A short boat trip to a shorter taxi ride, and then they were at the temporary FBI headquarters.
The elevators were out, and as they climbed the stairs, Jules finally spoke. “Are you all right?”
“No,” Alyssa said as she pushed through the door to the fourth floor. She turned back to glare at him. “I want to live happily ever after. Where’s my goddamn happy ending, huh? That’s what I want to know.”
She left Jules standing there, gaping at her as if she’d gone mad.
It was entirely possible she had.
There was blood on his runway.
There were bodies, too. Several still sprawled on the concrete, but four were neatly lined up in the shade of the Quonset hut, covered with tarps.

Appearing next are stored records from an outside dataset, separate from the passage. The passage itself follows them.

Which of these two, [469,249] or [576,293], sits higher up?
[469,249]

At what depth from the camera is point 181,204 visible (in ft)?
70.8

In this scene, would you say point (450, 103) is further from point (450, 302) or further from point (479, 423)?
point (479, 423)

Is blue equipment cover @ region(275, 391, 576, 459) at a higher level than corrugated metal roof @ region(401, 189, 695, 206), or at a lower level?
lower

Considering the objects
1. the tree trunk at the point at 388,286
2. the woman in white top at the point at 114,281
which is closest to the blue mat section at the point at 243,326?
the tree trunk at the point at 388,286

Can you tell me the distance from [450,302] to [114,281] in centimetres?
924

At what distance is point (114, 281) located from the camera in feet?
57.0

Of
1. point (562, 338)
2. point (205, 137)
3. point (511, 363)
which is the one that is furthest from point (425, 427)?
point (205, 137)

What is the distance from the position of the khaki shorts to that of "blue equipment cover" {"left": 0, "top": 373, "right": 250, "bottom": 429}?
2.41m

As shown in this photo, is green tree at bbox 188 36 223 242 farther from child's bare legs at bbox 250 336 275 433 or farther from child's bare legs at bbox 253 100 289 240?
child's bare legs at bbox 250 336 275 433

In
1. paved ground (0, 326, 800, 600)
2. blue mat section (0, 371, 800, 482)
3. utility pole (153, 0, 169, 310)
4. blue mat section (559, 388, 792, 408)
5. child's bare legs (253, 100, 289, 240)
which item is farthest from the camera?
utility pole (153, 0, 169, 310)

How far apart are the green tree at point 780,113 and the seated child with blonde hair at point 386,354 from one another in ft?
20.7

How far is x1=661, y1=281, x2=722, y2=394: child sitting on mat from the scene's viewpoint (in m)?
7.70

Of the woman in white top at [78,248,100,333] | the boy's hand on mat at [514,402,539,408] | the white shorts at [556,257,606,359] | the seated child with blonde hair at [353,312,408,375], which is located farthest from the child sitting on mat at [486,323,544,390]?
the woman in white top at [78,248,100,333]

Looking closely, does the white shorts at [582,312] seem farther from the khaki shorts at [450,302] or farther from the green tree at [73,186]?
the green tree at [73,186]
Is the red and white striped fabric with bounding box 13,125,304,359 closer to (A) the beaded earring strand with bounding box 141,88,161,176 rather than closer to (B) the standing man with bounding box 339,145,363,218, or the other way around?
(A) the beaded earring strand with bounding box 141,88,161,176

Jones landed on his first pass, searching for Molly among the missionaries and villagers who were moving the bodies.
She wasn’t there.
At least not among the living.
He leapt from the plane, running past Otto Zdanowicz, who lay clutching his bloody chest, eyes staring sightlessly at the sky. Running for those tarps.
Please God . . .
“She’s not here.” It was Angie, one of the missionaries, but Jones wasn’t satisfied until he lifted those tarps and stared down at the unfamiliar faces.
“Where is she? What happened?” And then he saw it.
The metal attaché case, open and empty. Lying several feet from Zdanowicz. Oh, God.
“They came to the village,” Angie told him. “Threatened to kill Billy. Molly said she knew where the money was.”
Angie had sent Tunggul running to get the other men, to get their guns, and she’d raced up the trail to the airfield.
She’d seen it all. By the time Tunggul and the others joined her, General Badaruddin’s men had come, and the battle was over. There were far too many of the soldiers. It would have been madness for the villagers even to consider attacking.